Sementara ayah tiba-tiba muncul dari arah ladang seberang.
"Enggak biasanya nduk." Kata ayah.
"Iya pakde. Tadi Ranti ke rumah mengantar jagung. Dan simbok menyuruhku mengantar nasi ke ladang. Katanya mas Sardi belum sarapan tadi."
Mas sardi yang sudah melahap nasinya nampak mengangguk-angguk. Sementara ayahnya hanya menyomot bakwan yang Ranti bawa.
"Kopinya pak, mas.."
"iya Ran. Terima kasih." Jawab Mas Sardi.
Ayahnya meninggalkan mereka berdua setelah melahap tiga buah bakwan membawa serta gelas kopinya.
Tinggallah Mas Sardi dan Ranti berdua. Rantu memperhatikan Mas Sardi yang begitu lahap makan. Hingga menimbulkan suara dentingan. Membuat Mba Ranti sedikit tersenyum.
"Pelan-pelan mas Sardi."ucap Mba Ranti.
"iya Ran. Subuh baru bisa tidur. Bangun-bangun kesiangan. Jadi enggak sempet sarapan." Jawab Mas Sardi sambil memasukkan nasi ke mulutnya.
Mas Sardi pun telah menyelesaikan sarapannya. Ia kemudian menyalakan sebatang rokok.
"Selamat ya mas." Ucap Ranti tiba-tiba.
Sontak Mas Sardi langsung menoleh ke arahnya.
"Selamat untuk apa Gir?"
"Bukannya mas Sardi akan menjadi mantu Pak soleh?" jawab Ranti.
"Apa?" Mas Sardi terkejut mendengar ucapan Ranti.
Ternyata kekhawatiran kabul pun terjadi.

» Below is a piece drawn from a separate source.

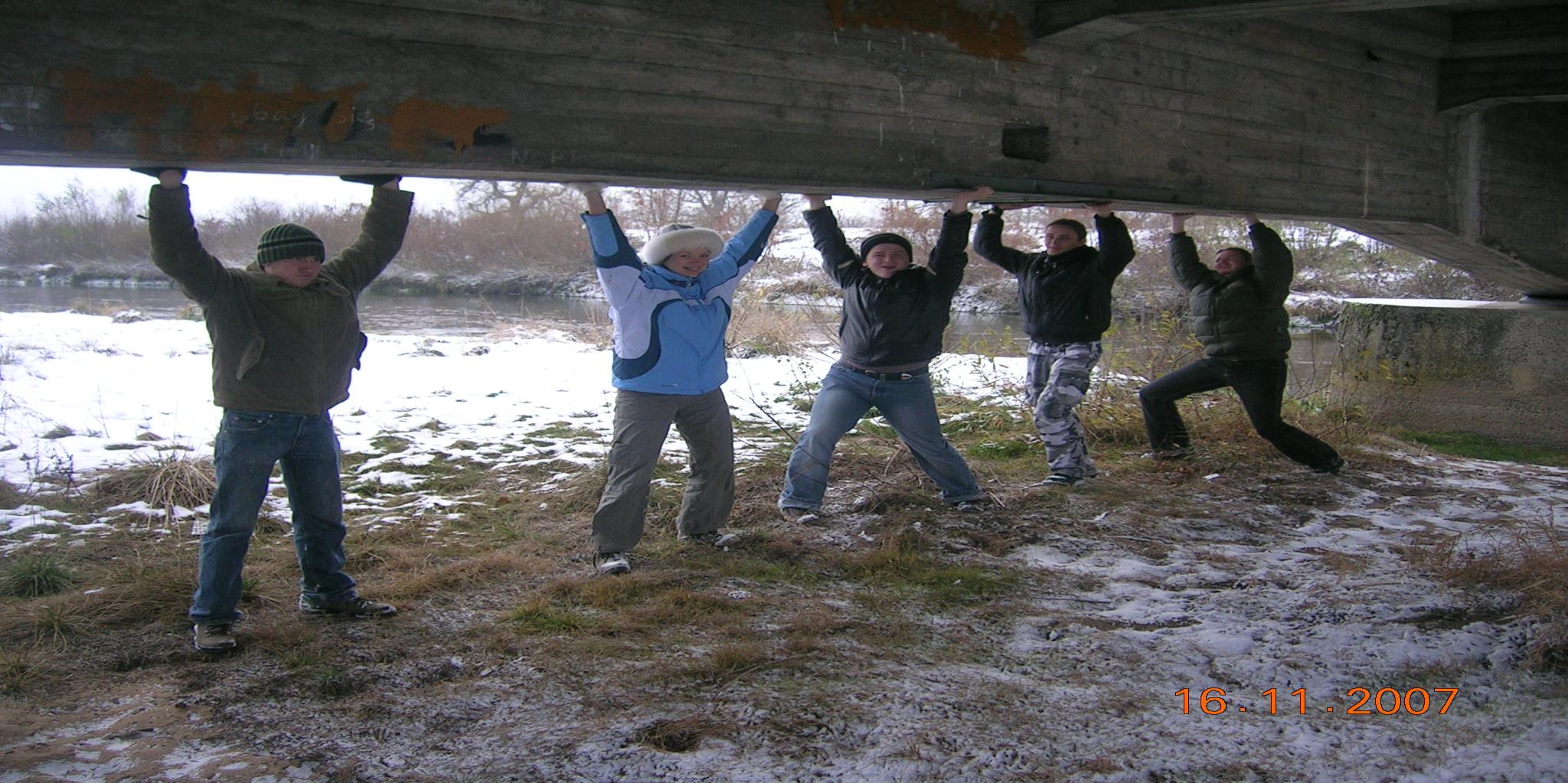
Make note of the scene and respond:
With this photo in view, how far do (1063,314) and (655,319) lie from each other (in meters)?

Sebelum sampai di misi selanjutnya misi kali ini malah kacau.
"Kamu tahu dari mana Ran."
"Loh semua orang sudah tahu mas. Istrinya pak soleh kan biasah ke pasar. Tadi pagi aku dengar waktu ke pasar."

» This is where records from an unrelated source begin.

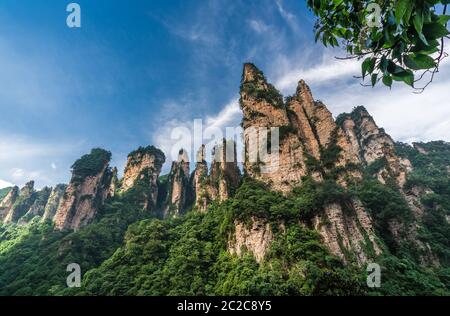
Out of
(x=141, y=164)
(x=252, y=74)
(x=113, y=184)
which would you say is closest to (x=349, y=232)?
(x=252, y=74)

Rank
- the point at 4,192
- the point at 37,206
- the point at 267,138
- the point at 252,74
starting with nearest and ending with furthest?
the point at 267,138 → the point at 252,74 → the point at 37,206 → the point at 4,192

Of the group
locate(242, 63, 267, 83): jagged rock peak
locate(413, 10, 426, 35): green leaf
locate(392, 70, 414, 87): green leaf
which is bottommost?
locate(392, 70, 414, 87): green leaf

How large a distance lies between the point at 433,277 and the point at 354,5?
2069cm

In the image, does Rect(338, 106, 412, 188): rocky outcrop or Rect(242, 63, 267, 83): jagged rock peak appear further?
Rect(338, 106, 412, 188): rocky outcrop

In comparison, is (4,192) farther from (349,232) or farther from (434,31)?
(434,31)

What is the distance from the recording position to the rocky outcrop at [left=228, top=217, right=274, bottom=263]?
19.3m

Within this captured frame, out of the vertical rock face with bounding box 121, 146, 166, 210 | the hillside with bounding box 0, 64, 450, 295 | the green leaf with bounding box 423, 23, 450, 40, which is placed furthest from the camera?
the vertical rock face with bounding box 121, 146, 166, 210

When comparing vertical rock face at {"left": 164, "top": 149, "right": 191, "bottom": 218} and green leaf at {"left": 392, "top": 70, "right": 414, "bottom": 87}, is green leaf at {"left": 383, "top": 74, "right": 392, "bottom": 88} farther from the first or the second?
vertical rock face at {"left": 164, "top": 149, "right": 191, "bottom": 218}

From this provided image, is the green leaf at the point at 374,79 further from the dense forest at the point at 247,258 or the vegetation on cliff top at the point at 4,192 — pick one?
the vegetation on cliff top at the point at 4,192

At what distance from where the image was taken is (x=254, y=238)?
65.7ft

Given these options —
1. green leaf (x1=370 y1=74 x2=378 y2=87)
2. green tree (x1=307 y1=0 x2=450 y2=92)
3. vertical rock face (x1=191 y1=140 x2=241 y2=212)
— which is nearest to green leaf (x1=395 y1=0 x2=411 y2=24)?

Memang sudah Mas Sardi duga sumbernya dari ibu Darwati. Dan Darwati pasti tidak meluruskan masalah ini. Atau mungkin belum. Semoga Kabul segera mendatangi rumah mereka. Batin Mas Sardi.
"Aku memang hendak meminangnya. Tapi aku di tolak oleh Darwati. Sepertinya ibunya tidak tahu."
"Oh.." Mba Ranti hanya menanggapi lebih jauh.
"Kamu sendiri bagaimana Ran."
"Bagaimana apanya mas?"
"Ya hubunganmu sama orang itu"
Ranti terlihat bingung.
"Orang yang kamu sukai."
Ranti terlihat malu-malu.
"Ya masih saya pendam mas."
"Kenapa enggak diutarakan saja Ran."
"Saya minder mas. Malu juga."
"Memangnya siapa to? Sampai segitunya."
Mba Ranti nampak berpikir. Mungkin antara menyampaikannya atau tidak. Namun ia kemudian menatap Mas Sardi dengan serius.
"Adikmu mas." Lalu Ia menunduk kembali. Sementara Mas Sardi ternganga mendengar laki-laki yang baru saja Mba Ranti sebutkan.